そんな俺の心の声が聴こえたのか、アルフィンは俺の顔を見つめると、顔を真っ赤にして体から離れた。あ、ちょっと残念。
「ご、ごめん、つい・・・」
「ぇ、いや、まあ、うん」
ゴニョゴニョ言いながら彼女は顔を下に向けて照れていた。
なんだこれ、可愛いなちくしょう。
「お、おい、あそこに倒れてるのって・・・」
「まさか、レイン様か!?」
「あの男がやったのか!?」
そんなやり取りをしていると、兵士達がぞろぞろとやってきた。てか、あんだけ暴れてたのに、なんでこいつらここに来なかったんだ?・・・あれか、レインが絶対勝つと思ってたから任せてたってらことか。ざまーみろバカ兵士ども。
とりあえず、ここから脱出するか。
「アルフィン、逃げるからこっち来て」
「あ、う、うん。って、うひゃぁ!」
まだ照れていた彼女を呼び、俗に言うお姫様だっこをする。いや、この子ホントにお姫様だし、セクハラじゃないからね?俺が抱えて全力疾走した方が速いと思ったからこんなことしたんだからね!?

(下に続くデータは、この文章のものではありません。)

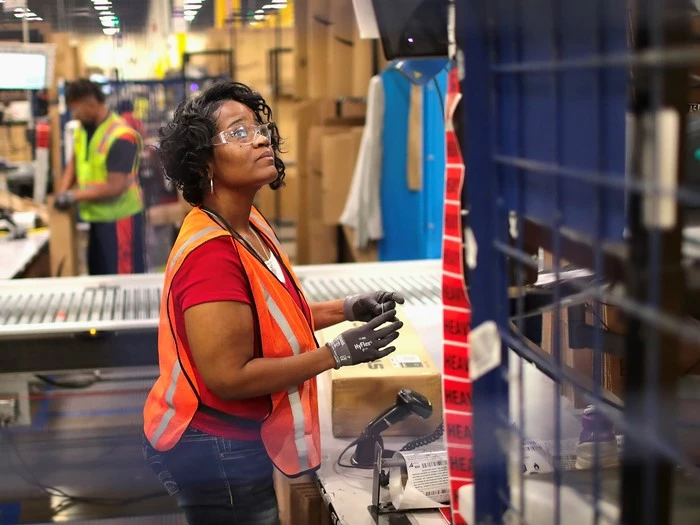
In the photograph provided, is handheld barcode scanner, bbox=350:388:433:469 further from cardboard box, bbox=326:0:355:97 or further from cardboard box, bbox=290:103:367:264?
cardboard box, bbox=326:0:355:97

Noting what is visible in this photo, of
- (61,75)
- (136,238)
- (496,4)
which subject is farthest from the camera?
(61,75)

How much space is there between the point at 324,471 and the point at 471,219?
1.12 meters

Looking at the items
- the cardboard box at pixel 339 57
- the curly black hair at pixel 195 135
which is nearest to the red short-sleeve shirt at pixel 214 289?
the curly black hair at pixel 195 135

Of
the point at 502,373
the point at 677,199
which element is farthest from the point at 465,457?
the point at 677,199

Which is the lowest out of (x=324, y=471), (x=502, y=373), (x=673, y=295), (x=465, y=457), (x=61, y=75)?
(x=324, y=471)

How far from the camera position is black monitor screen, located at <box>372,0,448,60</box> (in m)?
1.93

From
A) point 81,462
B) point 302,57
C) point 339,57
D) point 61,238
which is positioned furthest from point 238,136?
point 302,57

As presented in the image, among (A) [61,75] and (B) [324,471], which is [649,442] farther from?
(A) [61,75]

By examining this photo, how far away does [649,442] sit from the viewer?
0.70 m

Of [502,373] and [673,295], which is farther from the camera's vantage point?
[502,373]

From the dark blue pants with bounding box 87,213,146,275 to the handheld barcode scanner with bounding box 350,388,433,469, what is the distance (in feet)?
10.5

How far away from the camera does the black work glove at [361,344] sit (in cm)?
177

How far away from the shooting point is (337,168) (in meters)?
5.71

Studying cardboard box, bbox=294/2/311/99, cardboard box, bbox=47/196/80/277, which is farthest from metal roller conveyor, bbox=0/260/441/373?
cardboard box, bbox=294/2/311/99
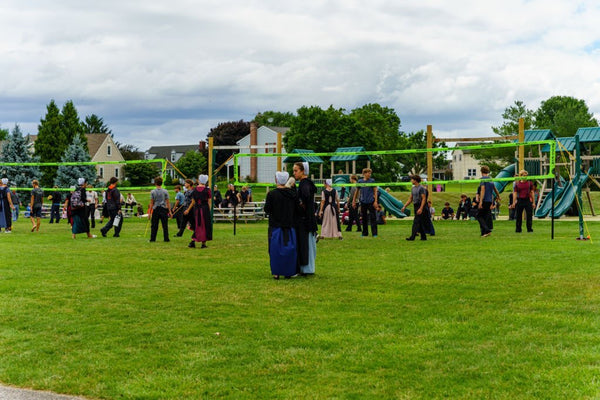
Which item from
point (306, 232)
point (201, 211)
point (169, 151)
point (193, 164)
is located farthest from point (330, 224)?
point (169, 151)

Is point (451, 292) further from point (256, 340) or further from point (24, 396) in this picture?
point (24, 396)

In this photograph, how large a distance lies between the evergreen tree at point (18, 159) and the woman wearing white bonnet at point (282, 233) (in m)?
48.5

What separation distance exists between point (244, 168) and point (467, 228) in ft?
216

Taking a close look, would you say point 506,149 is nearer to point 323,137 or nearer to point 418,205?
point 323,137

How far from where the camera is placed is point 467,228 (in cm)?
2412

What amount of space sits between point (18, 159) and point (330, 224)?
43615mm

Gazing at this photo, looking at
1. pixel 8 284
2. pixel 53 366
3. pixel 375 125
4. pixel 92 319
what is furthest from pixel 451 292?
pixel 375 125

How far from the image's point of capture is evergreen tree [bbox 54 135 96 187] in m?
57.9

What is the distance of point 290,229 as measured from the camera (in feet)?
38.3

アルフィンは、赤くなってきた顔を更に真っ赤に染め上げて、あうあう言っていた。後でちゃんと理由説明して謝ろう。
「それじゃ、さよなら」
王女を抱え、階段を駆け上がり、鉄でできた扉を蹴破り、俺は勢いよく外に飛び出した。
「ほんと、すいませんでした!!」
「う、うん、そんなに謝らなくていいってば」
鉱山地下から脱出してから約1時間。俺達は鉱山から約30マルク(この世界でいう距離の単位で、1000m=1マルクくらい)離れた帝国領のエルスの森まで全力疾走し、数分前に辿り着くことができた。確かエルスの森には、凶悪な魔獣達が多く住んでいたはずだが、なぜか寄ってこないようだ。
ゲームやってた時は、ここで経験値稼いでたなぁ。
それで、1時間前、突然王女様をお姫様だっこするということをしてしまったので、謝罪し続け今に至る。
「変な持ち方されるより絶対良かったし、うん、気にしてないよ」
そう言う彼女の顔は真っ赤っかだった。
「そ、そうか?なら、よかった」
ふぅー、こんなの国王様(アルフィンの父)にバレたらぶっ殺されちまうぜ。
「ユウ君以外だったら、嫌だったけど・・・」
「うん?なんて?」
「なっ、なんでもないよ!」
何か言ったみたいだったが、声が小さかったので聞き取れなかった。まあいい、これからどうするかを考えなくては。
「なぁ、アルフィン。これからどこに向かうよ」
「え、うーん、ここからだとカサールが近かったと思うけど」
「カサールか」
アルフィンは一度帝国に来たことがあるっぽいな。偽名とか使った方がいいかもしれん。
「とりあえず、服とか着替えたいし、こっそりそこに行ってみるとしようか」
「う、うん、そうだね」
急いで行かないと、ここにも兵士来るかもしれないし、やっぱり移動方はさっきのか・・・?
そんなことを考え、ちらりと彼女を見ると、意思が伝わったのか、顔を真っ赤にしていた。
うん、ごめん、歩きで行こうか。